(Brief descriptive captions)
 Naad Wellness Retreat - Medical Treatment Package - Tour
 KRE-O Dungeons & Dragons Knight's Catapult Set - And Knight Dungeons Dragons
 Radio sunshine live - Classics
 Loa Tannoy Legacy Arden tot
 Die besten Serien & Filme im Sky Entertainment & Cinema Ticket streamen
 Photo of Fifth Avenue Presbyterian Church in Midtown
--
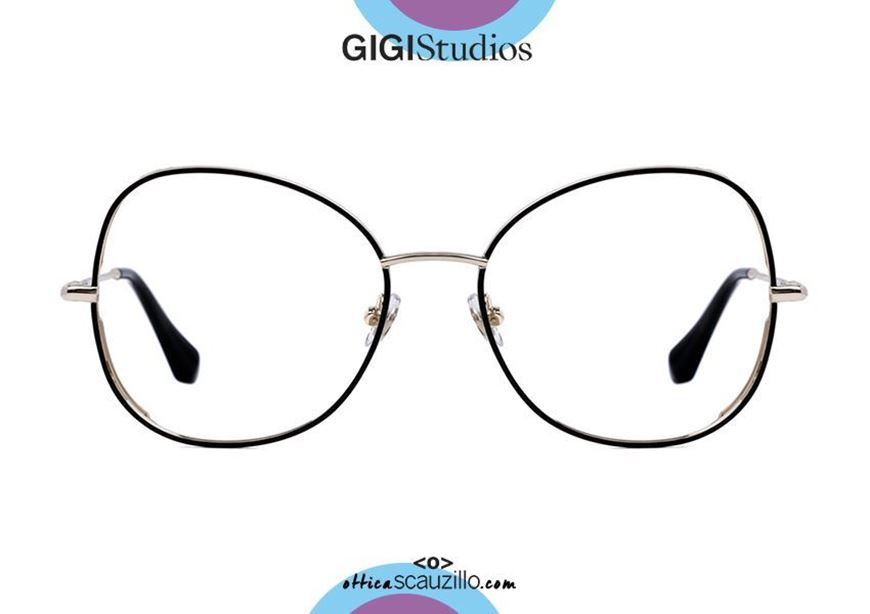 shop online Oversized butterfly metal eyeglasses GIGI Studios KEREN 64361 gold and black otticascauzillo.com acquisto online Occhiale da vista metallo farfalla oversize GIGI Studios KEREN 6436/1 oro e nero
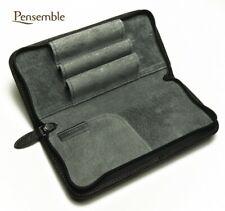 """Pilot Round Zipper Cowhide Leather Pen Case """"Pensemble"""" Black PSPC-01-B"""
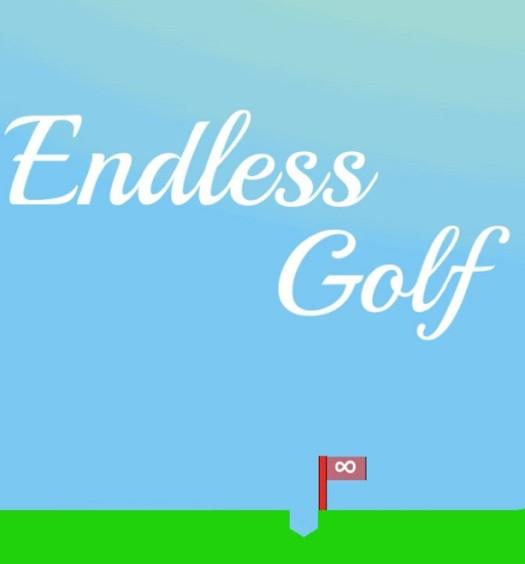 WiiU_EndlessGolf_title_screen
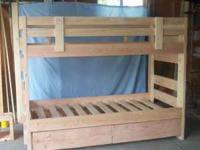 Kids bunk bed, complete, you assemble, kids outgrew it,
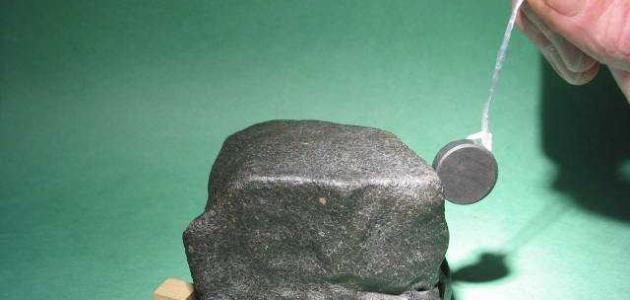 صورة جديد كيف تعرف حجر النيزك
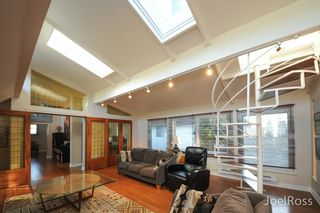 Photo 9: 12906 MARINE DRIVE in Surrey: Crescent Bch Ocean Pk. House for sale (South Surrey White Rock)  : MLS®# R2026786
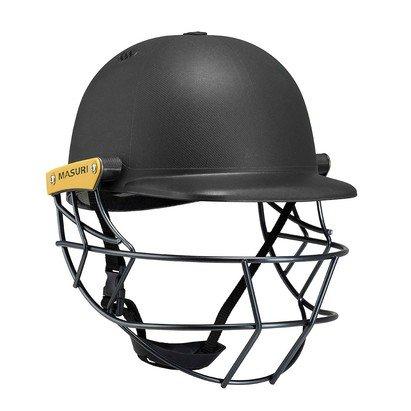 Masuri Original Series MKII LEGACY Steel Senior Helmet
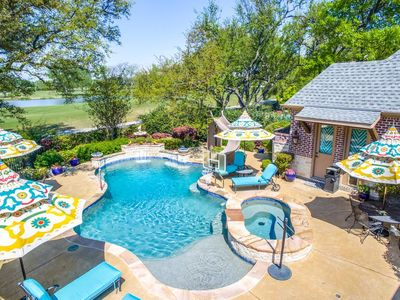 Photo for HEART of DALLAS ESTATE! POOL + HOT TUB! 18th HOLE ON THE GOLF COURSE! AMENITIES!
* * *
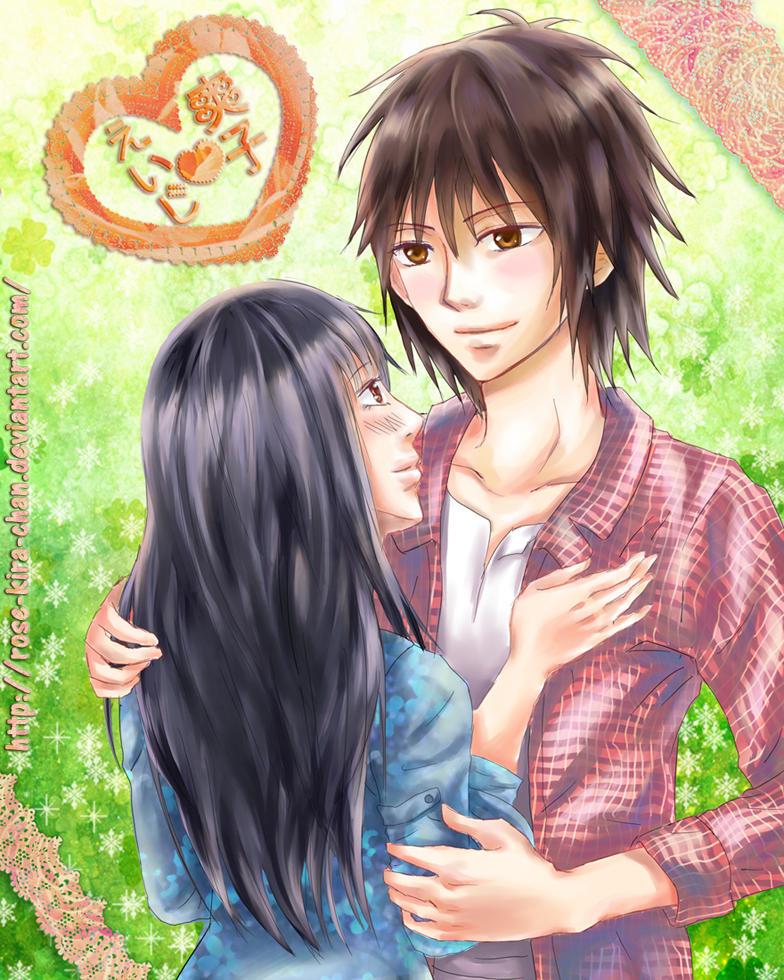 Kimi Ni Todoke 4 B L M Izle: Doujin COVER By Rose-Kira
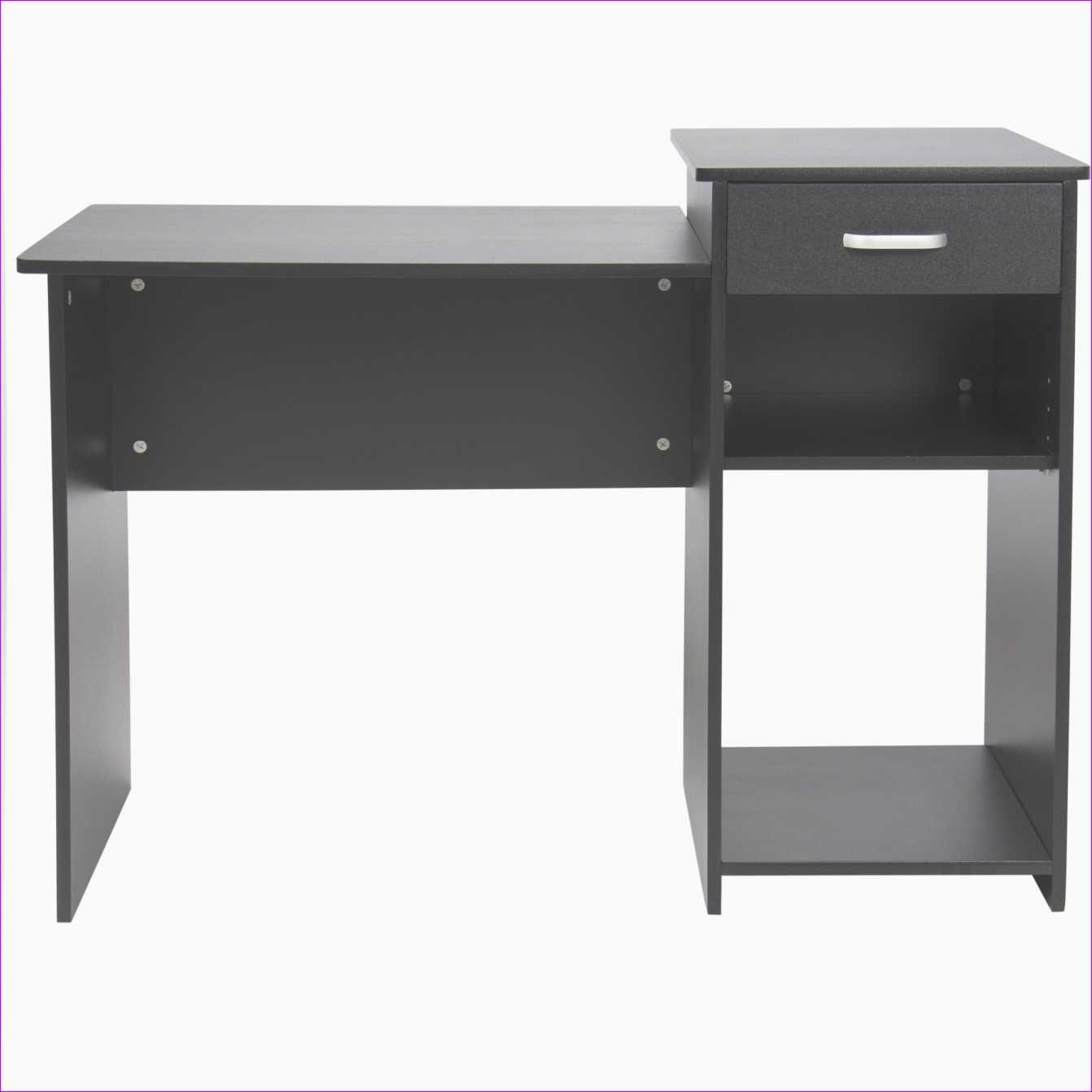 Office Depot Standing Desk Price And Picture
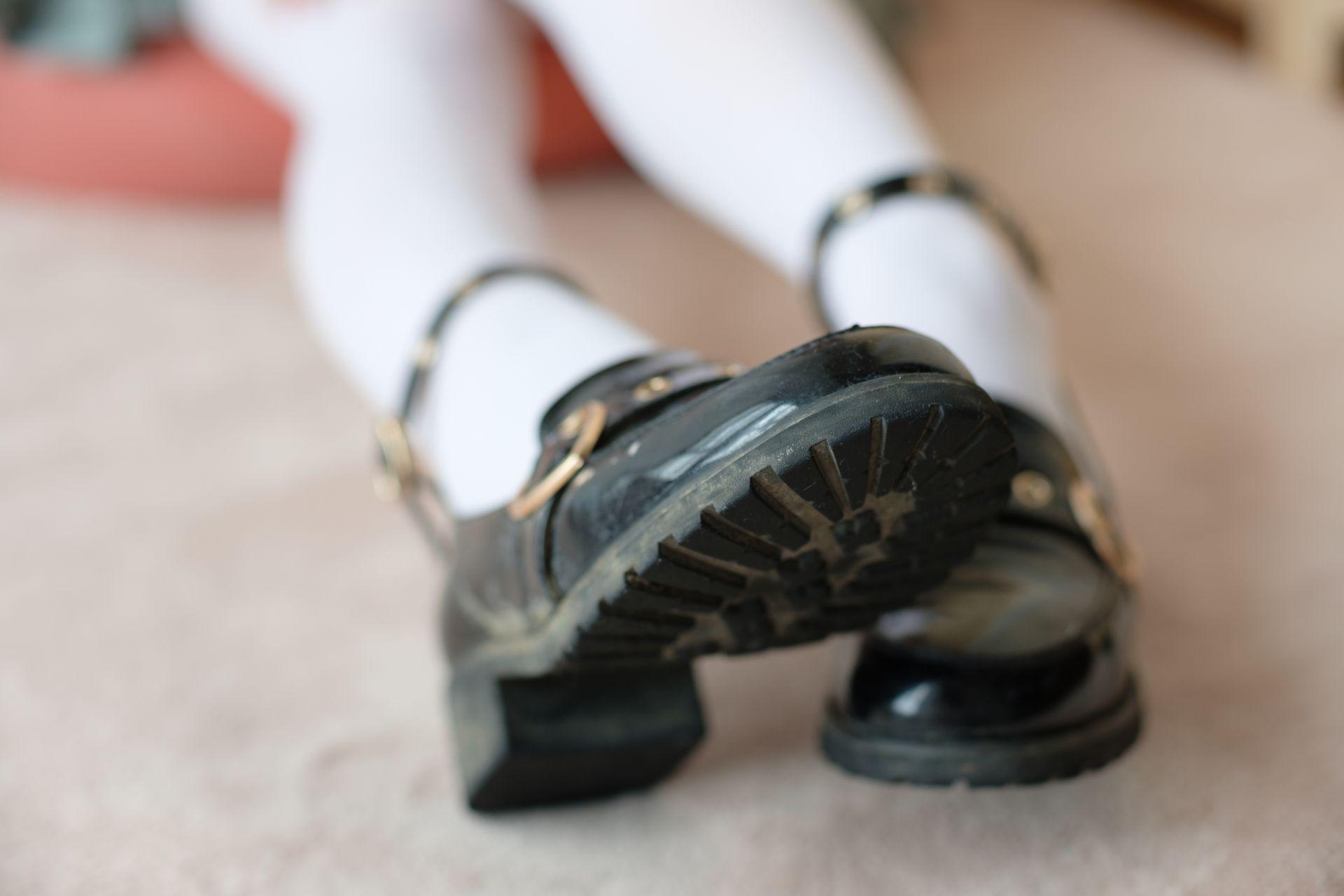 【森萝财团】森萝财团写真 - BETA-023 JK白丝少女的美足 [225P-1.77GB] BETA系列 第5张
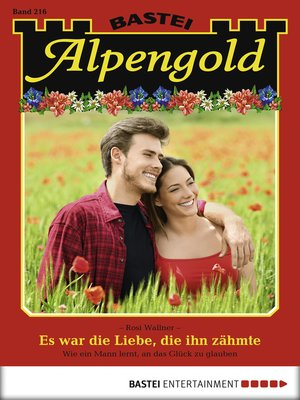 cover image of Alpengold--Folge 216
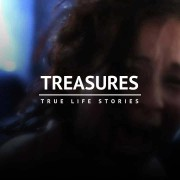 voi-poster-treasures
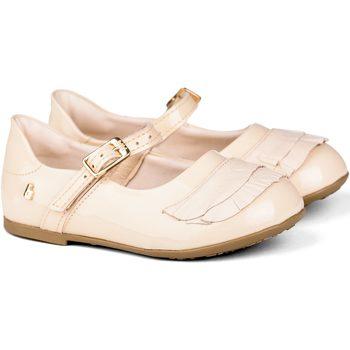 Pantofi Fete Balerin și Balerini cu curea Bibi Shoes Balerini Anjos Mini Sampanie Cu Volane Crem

*What is expected*
Using the entries above, output exactly the lines between the line holding "Radio sunshine live - Classics" and the line holding "Photo of Fifth", end lines included, and nothing more.

*Result*
 Radio sunshine live - Classics
 Loa Tannoy Legacy Arden tot
 Die besten Serien & Filme im Sky Entertainment & Cinema Ticket streamen
 Photo of Fifth Avenue Presbyterian Church in Midtown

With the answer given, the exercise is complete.